Oracle Corp. (ORCL) reported better-than-expected third-quarter earnings, helping its stock price move higher after the announcement. Wall Street was expecting Oracle to post 62 cents adjusted earnings per share and quarterly revenues of $9.255 billion, and the actual numbers came in at 69 cents adjusted earnings per share and quarterly revenues of $9.21 billion.


Other than its earnings beat, it was heartening to see Oracle maintain its strong double-digit growth momentum in its software-as-a-service and platform-as-a-service segment. Oracle's SaaS and PaaS segment registered a growth of 73% during the quarter compared to the prior period, reaching $1.011 billion in revenues.

In the first nine months of the current fiscal, the segment's revenues reached $2.686 billion, 77% growth from $1.517 billion during the year-ago period. The company is targeting $10 billion in annual revenues from this segment. If it manages to stay above the 50% growth mark, Oracle should reach that goal in the next two to three years.

____________

- [Exercise set]
#1 Answer these questions using the Oracle earnings text above.
(a) What adjusted earnings per share had Wall Street expected Oracle to post?
(b) By what percentage did the SaaS and PaaS segment grow during the quarter?
(c) What annual revenue target has the company set for this segment?
#2 From the Oracle earnings text above, reproduce word for word the part that opens with the words containing "Other than its" and closes with "billion in revenues.".

- [Dataset section]
____________

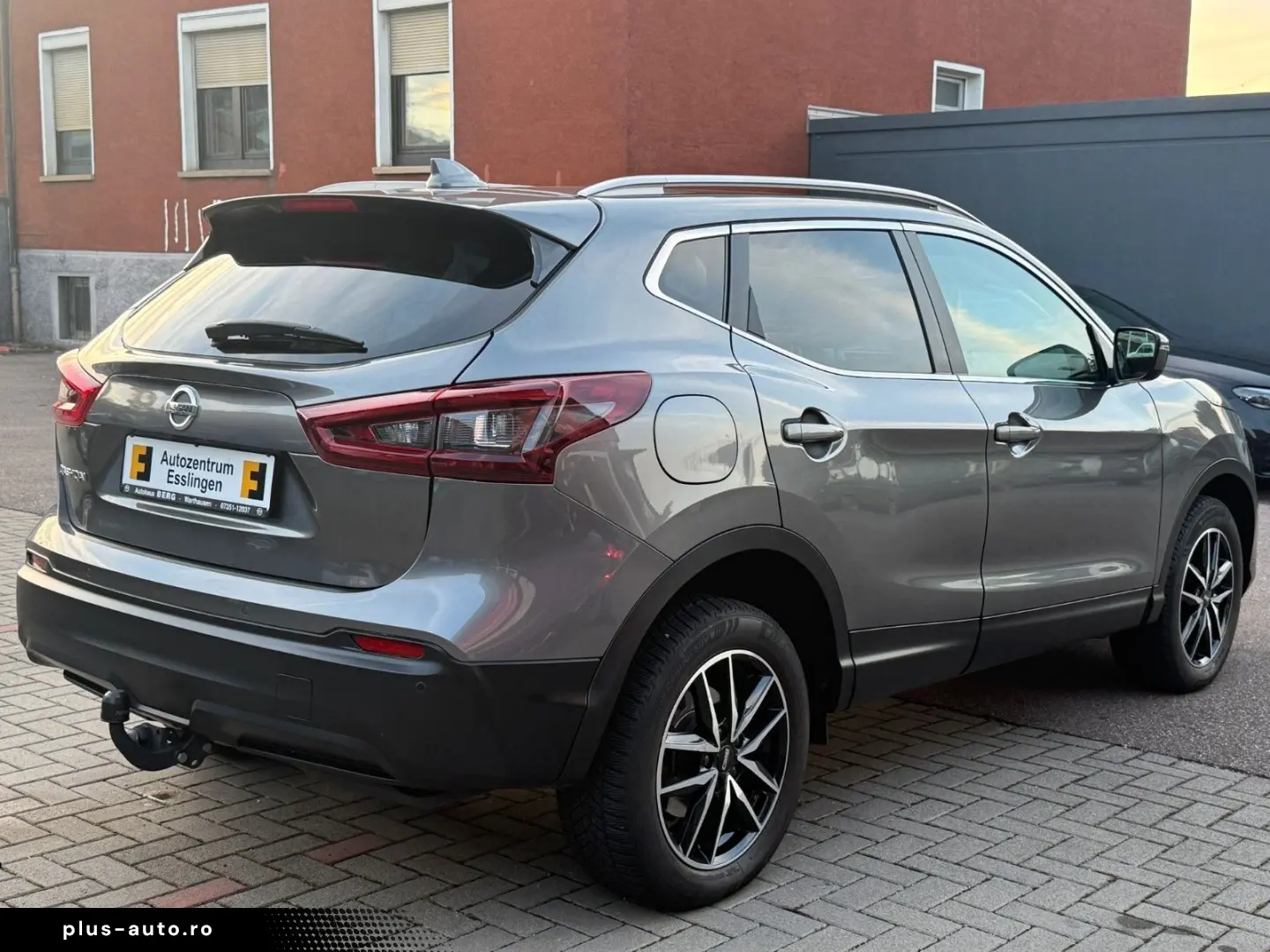 NISSAN Qashqai N-Way 4x4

____________

- [Exercise results]
#1
(a) 62 cents
(b) 73%
(c) $10 billion

#2
Other than its earnings beat, it was heartening to see Oracle maintain its strong double-digit growth momentum in its software-as-a-service and platform-as-a-service segment. Oracle's SaaS and PaaS segment registered a growth of 73% during the quarter compared to the prior period, reaching $1.011 billion in revenues.